# What to work on
Update the listing below by replacing "canal water" with "river water" wherever it occurs, and leave everything else unchanged. Leave the pictures out of your answer.

# Entries
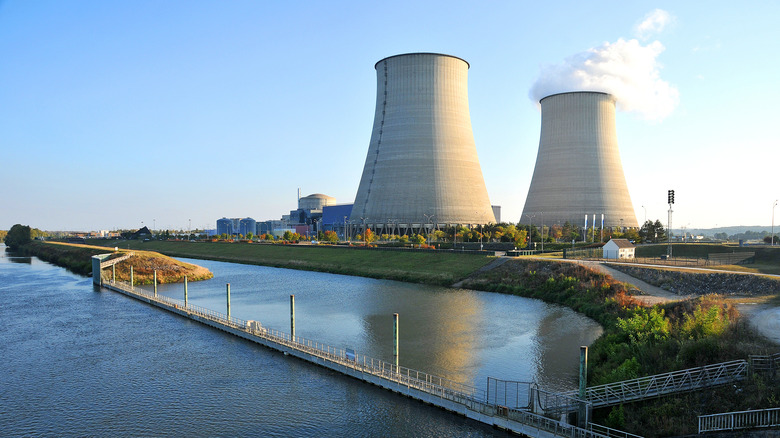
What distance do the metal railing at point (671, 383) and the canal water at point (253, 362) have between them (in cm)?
313

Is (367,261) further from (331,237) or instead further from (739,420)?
(739,420)

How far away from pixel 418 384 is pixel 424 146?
158 feet

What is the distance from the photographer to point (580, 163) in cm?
6259

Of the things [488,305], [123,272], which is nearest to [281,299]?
[488,305]

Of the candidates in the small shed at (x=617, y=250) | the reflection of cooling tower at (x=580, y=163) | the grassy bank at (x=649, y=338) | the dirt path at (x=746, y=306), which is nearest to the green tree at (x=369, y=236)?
the reflection of cooling tower at (x=580, y=163)


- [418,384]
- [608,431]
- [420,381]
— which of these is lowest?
[418,384]

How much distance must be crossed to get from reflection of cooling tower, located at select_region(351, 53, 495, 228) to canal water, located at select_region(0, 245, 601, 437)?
3024 centimetres

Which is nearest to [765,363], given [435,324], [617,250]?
[435,324]

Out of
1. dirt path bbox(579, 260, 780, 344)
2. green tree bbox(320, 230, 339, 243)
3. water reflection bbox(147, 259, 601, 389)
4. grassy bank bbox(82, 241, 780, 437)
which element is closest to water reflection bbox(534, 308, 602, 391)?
water reflection bbox(147, 259, 601, 389)

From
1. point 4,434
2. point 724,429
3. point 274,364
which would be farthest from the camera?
point 274,364

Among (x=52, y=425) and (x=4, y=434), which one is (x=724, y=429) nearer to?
(x=52, y=425)

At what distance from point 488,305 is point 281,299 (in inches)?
582

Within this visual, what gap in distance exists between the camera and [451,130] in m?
62.3

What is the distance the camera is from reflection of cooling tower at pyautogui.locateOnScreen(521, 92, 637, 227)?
62062 mm
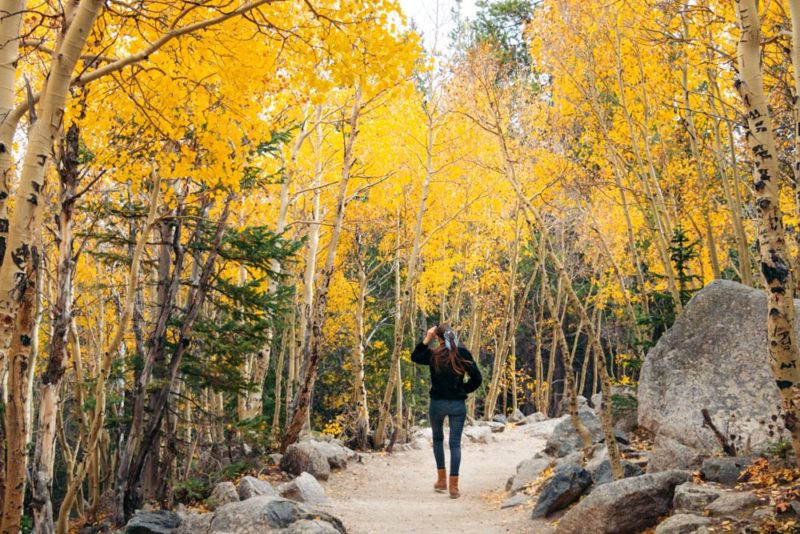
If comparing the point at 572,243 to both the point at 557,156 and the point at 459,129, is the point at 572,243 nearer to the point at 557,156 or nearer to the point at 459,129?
the point at 459,129

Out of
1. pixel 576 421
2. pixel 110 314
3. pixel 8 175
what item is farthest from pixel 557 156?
pixel 110 314

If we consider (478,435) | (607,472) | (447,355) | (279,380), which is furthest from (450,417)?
(279,380)

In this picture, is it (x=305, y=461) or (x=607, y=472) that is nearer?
(x=607, y=472)

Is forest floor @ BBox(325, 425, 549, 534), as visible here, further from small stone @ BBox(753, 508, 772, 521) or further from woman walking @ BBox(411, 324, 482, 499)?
small stone @ BBox(753, 508, 772, 521)

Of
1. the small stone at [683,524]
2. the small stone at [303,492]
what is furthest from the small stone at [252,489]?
the small stone at [683,524]

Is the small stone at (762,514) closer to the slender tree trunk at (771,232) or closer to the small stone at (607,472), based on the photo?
the slender tree trunk at (771,232)

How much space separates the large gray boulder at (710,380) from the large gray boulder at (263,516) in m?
3.19

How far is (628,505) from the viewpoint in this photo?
4668 millimetres

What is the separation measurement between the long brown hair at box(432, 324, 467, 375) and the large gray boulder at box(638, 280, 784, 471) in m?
1.91

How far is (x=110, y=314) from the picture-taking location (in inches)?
706

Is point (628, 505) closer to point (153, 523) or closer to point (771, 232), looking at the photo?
point (771, 232)

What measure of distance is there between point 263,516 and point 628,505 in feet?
9.40

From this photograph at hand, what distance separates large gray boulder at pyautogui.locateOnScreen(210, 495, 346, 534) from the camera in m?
5.15

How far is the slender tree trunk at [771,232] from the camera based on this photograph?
404 cm
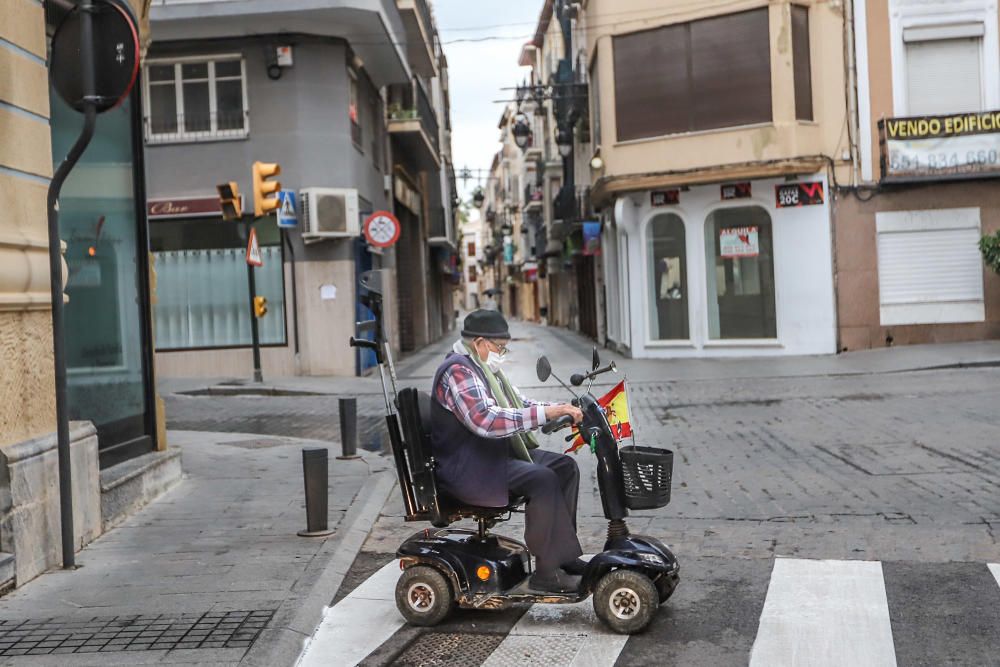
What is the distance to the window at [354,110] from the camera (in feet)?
73.8

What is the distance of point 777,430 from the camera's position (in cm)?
1122

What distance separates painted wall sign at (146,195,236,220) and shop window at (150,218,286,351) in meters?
0.33

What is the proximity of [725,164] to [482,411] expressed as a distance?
17.8 meters

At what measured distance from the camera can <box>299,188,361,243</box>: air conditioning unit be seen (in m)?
20.5

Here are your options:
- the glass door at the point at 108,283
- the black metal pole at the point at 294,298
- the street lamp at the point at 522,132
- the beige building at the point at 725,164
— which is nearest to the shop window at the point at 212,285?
the black metal pole at the point at 294,298

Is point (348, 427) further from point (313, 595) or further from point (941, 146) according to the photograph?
point (941, 146)

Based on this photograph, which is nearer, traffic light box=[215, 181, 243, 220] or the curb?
the curb

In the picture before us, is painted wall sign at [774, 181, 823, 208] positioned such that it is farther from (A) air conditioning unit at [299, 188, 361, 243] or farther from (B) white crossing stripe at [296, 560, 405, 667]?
(B) white crossing stripe at [296, 560, 405, 667]

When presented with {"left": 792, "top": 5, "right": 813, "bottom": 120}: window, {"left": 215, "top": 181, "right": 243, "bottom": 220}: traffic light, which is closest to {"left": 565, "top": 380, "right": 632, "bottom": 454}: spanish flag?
{"left": 215, "top": 181, "right": 243, "bottom": 220}: traffic light

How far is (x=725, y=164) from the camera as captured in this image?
21.6 metres

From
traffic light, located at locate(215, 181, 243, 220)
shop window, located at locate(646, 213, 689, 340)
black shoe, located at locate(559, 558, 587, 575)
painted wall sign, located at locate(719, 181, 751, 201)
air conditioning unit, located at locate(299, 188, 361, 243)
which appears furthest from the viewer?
shop window, located at locate(646, 213, 689, 340)

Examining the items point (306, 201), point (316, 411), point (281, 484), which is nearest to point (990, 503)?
point (281, 484)

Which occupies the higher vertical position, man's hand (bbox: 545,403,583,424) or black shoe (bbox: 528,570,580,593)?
man's hand (bbox: 545,403,583,424)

# Result below
What distance do the metal railing at point (671, 383) and the river water at point (253, 362) have between them (in cm)?
313

Is (367,261) further from (331,237) or instead further from (739,420)?
(739,420)

How far away from pixel 418 384 is pixel 424 146?
158 feet

What is the distance from the photographer to point (580, 163) in cm?
6259

Of the things [488,305], [123,272], which is nearest to [281,299]?
[488,305]

Of the candidates in the small shed at (x=617, y=250) | the reflection of cooling tower at (x=580, y=163) | the grassy bank at (x=649, y=338) | the dirt path at (x=746, y=306), which is nearest to the green tree at (x=369, y=236)?
the reflection of cooling tower at (x=580, y=163)


- [418,384]
- [608,431]
- [420,381]
— which of these is lowest?
[418,384]

How much distance must be crossed to get from reflection of cooling tower, located at select_region(351, 53, 495, 228) to river water, located at select_region(0, 245, 601, 437)?
3024 centimetres

Which is nearest to [765,363], given [435,324], [617,250]?
[435,324]

Out of
1. dirt path bbox(579, 260, 780, 344)
2. green tree bbox(320, 230, 339, 243)
3. water reflection bbox(147, 259, 601, 389)
4. grassy bank bbox(82, 241, 780, 437)
which element is closest to water reflection bbox(534, 308, 602, 391)?
water reflection bbox(147, 259, 601, 389)

From
1. point 4,434
2. point 724,429
3. point 274,364
which would be farthest from the camera?
point 274,364

Among (x=52, y=425) and (x=4, y=434), which one is (x=724, y=429) nearer to?
(x=52, y=425)

At what distance from point 488,305 is point 281,299 (in inches)?
582

Within this visual, what gap in distance exists between the camera and [451,130] in m?
62.3

What is the distance the camera is from reflection of cooling tower at pyautogui.locateOnScreen(521, 92, 637, 227)?
62062 mm
If comparing the point at 572,243 to both the point at 557,156 and the point at 459,129, is the point at 572,243 nearer to the point at 557,156 or nearer to the point at 459,129?
the point at 459,129

Out of
1. pixel 576 421
2. pixel 110 314
3. pixel 8 175
what item is farthest from pixel 557 156?
pixel 110 314

If we consider (478,435) | (607,472) | (447,355) | (279,380), which is furthest from (450,417)?
(279,380)

In this picture, is it (x=305, y=461) or (x=607, y=472) that is nearer?
(x=607, y=472)

Is forest floor @ BBox(325, 425, 549, 534), as visible here, further from small stone @ BBox(753, 508, 772, 521) or further from woman walking @ BBox(411, 324, 482, 499)?
small stone @ BBox(753, 508, 772, 521)

Of
1. the small stone at [683,524]
2. the small stone at [303,492]
what is furthest from the small stone at [252,489]?
the small stone at [683,524]

Is the small stone at (762,514) closer to the slender tree trunk at (771,232) or closer to the small stone at (607,472), based on the photo?
the slender tree trunk at (771,232)

How much space separates the large gray boulder at (710,380) from the large gray boulder at (263,516) in m?
3.19

How far is (628,505) from the viewpoint in this photo?
4668 millimetres

What is the separation measurement between the long brown hair at box(432, 324, 467, 375) and the large gray boulder at box(638, 280, 784, 471) in m?
1.91

How far is (x=110, y=314) from the picture-taking location (in inches)?
706

Is point (628, 505) closer to point (153, 523) or closer to point (771, 232), looking at the photo?
point (771, 232)

What measure of distance is there between point 263,516 and point 628,505 in feet?
9.40

From this photograph at hand, what distance separates large gray boulder at pyautogui.locateOnScreen(210, 495, 346, 534) from the camera in m?
5.15

How far is the slender tree trunk at [771,232] from the camera based on this photograph?
404 cm
What is the distance to the window at [354,110] from the camera (in feet)?
73.8

What is the distance of point 777,430 from the camera's position (in cm)?
1122

What distance separates painted wall sign at (146,195,236,220) and shop window at (150,218,286,351) in meters?
0.33

What is the proximity of [725,164] to [482,411] expressed as a distance?
17.8 meters

At what measured distance from the camera can <box>299,188,361,243</box>: air conditioning unit be seen (in m)?
20.5

Here are your options:
- the glass door at the point at 108,283
- the black metal pole at the point at 294,298
- the street lamp at the point at 522,132
- the beige building at the point at 725,164
— which is nearest to the shop window at the point at 212,285?
the black metal pole at the point at 294,298

Is point (348, 427) further from point (313, 595) or further from point (941, 146) according to the photograph?
point (941, 146)

Based on this photograph, which is nearer, traffic light box=[215, 181, 243, 220] or the curb?
the curb

In the picture before us, is painted wall sign at [774, 181, 823, 208] positioned such that it is farther from (A) air conditioning unit at [299, 188, 361, 243] or farther from (B) white crossing stripe at [296, 560, 405, 667]?
(B) white crossing stripe at [296, 560, 405, 667]

When presented with {"left": 792, "top": 5, "right": 813, "bottom": 120}: window, {"left": 215, "top": 181, "right": 243, "bottom": 220}: traffic light, which is closest to {"left": 565, "top": 380, "right": 632, "bottom": 454}: spanish flag?
{"left": 215, "top": 181, "right": 243, "bottom": 220}: traffic light

How far is (x=725, y=164) from the camera as captured in this image?
21.6 metres

From
traffic light, located at locate(215, 181, 243, 220)
shop window, located at locate(646, 213, 689, 340)
black shoe, located at locate(559, 558, 587, 575)
painted wall sign, located at locate(719, 181, 751, 201)
air conditioning unit, located at locate(299, 188, 361, 243)
which appears furthest from the viewer?
shop window, located at locate(646, 213, 689, 340)

Examining the items point (306, 201), point (316, 411), point (281, 484), which is nearest to point (990, 503)?
point (281, 484)

Which occupies the higher vertical position, man's hand (bbox: 545,403,583,424) or black shoe (bbox: 528,570,580,593)?
man's hand (bbox: 545,403,583,424)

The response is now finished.